Commentaire publié dans GHI - Mercredi 08.10.25
Vous connaissez ma position en faveur de la Palestine, et d’un Etat palestinien. Mon amitié aussi, égale, symétrique, pour le peuple d’Israël, je n’en dirais pas autant de l’actuel gouvernement, et sa politique à Gaza. Bref, vous me savez, sur le terrain du Proche-Orient, homme de dialogue et de paix. Mais une chose m’époustoufle : le silence glacé de l’univers des droites, en Suisse, face à l’horreur de ce qui se passe à Gaza. Tout au plus certains appellent-ils à l’urgence d’une action humanitaire, ce qui est bien le moins, et pour tout dire minimaliste. Aucune réflexion sur l’Histoire du peuple palestinien, au moins depuis 1948, ses souffrances, ses combats, ses déchirements entre factions adverses, son espoir d’être un jour reconnu, à hauteur d’Etat. Comme le fut Israël, à juste titre, trois ans après la fin de la Shoah.
Aucune approche en profondeur, non plus, de l’Histoire et des identités mêlées du monde arabe. Je ne demande pas de remonter à Saladin. Mais au moins à Nasser, ce chef immense de l’Égypte, combattant de son pays, concepteur d’une unité arabe, qui demeure aujourd’hui à l’état de rêve ancien. Aucune conception, dans notre bonne droite suisse bourgeoise, celle notamment du PLR, le parti de M. Cassis, mais aussi au Centre et à l’UDC, de l’Histoire des mouvements d’émancipation dans le monde arabe, contre le colon français ou britannique. Aucune idée, dans la droite suisse, de ce que fut, dès le début de la présence française, avec l’Émir Abdelkader (1808-1883), puis les multiples courants des générations suivantes, l’idée, propagée dans l’ombre de la colonisation, d’une Algérie souveraine, indépendante.

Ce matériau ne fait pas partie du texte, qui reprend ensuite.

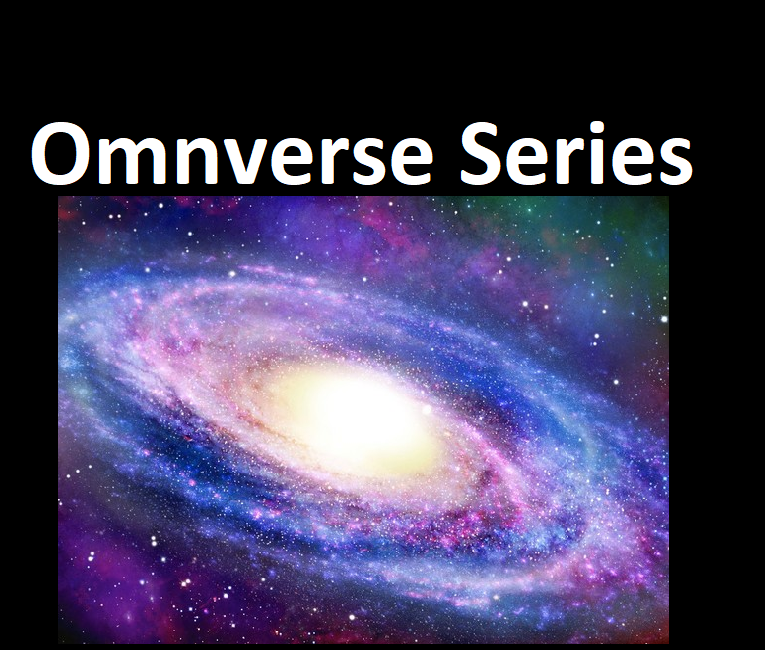 Omnverse Series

Ces choses-là, qui nous sont si proches, ne semblent pas intéresser la droite suisse. La seule orthodoxie est celle de M. Cassis, ancien vice-président d’un groupe d’amitié Suisse-Israël, totalement acquis à l’un des belligérants, Israël, totalement sourd à l’idée même de la Palestine. Au-delà d’une indifférence dans l’ordre de l’empathie, il y a pire : une abdication intellectuelle dans l’ordre de la lucidité. C’est comme si M. Cassis, un homme intelligent pourtant, fermait ses yeux quand on évoque devant lui l’idée palestinienne. Il ne ferme pas seulement son cœur, mais son regard, son accès au réel. Pour un ministre des Affaires étrangères, c’est une faute. La tâche première, à un tel niveau de responsabilité, est d’ouvrir son esprit au maximum d’informations, de tous les camps. La cécité volontaire, à un tel poste, tutoie la folie.

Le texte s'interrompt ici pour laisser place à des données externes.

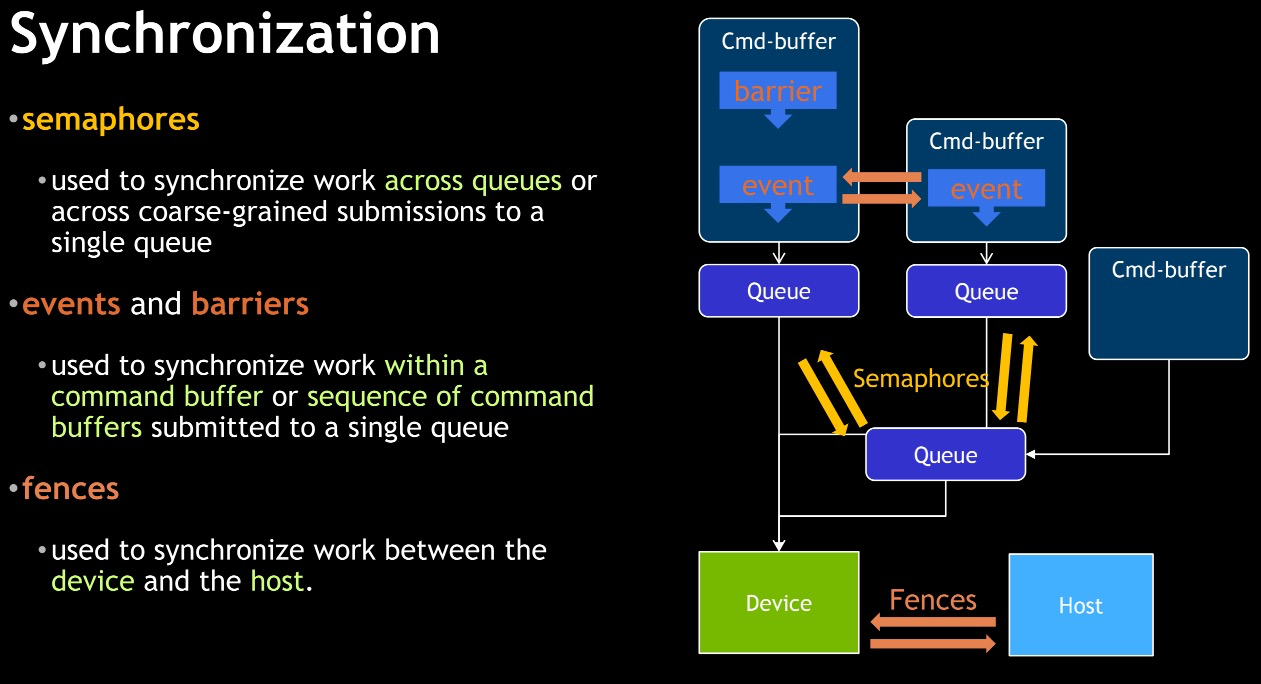 Synchronization

• semaphores

• used to synchronize work across queues or across coarse-grained submissions to a single queue

• events and barriers

• used to synchronize work within a command buffer or sequence of command buffers submitted to a single queue

• fences

• used to synchronize work between the device and the host.

Cmd-buffer
barrier
event
Cmd-buffer
event
Queue
Queue
Cmd-buffer
Semaphores
Queue
Device
Fences
Host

Qui soutient la Palestine, en Suisse ? La gauche. Les manifs sont des liturgies de gauche, avec tous leurs attributs habituels, les mêmes que sur d’autres sujets. La gauche soutient la Palestine, et elle a raison. Mais la droite suisse ? Les droites, en Suisse ? Le massacre recommencé de Gaza ne les intéresse pas ? Elles ne veulent pas voir, pas entendre ? Elles ferment leurs cœurs, leurs yeux, leurs cerveaux ? C’est dommage. Elles méritent mieux. Les victimes de Gaza, aussi.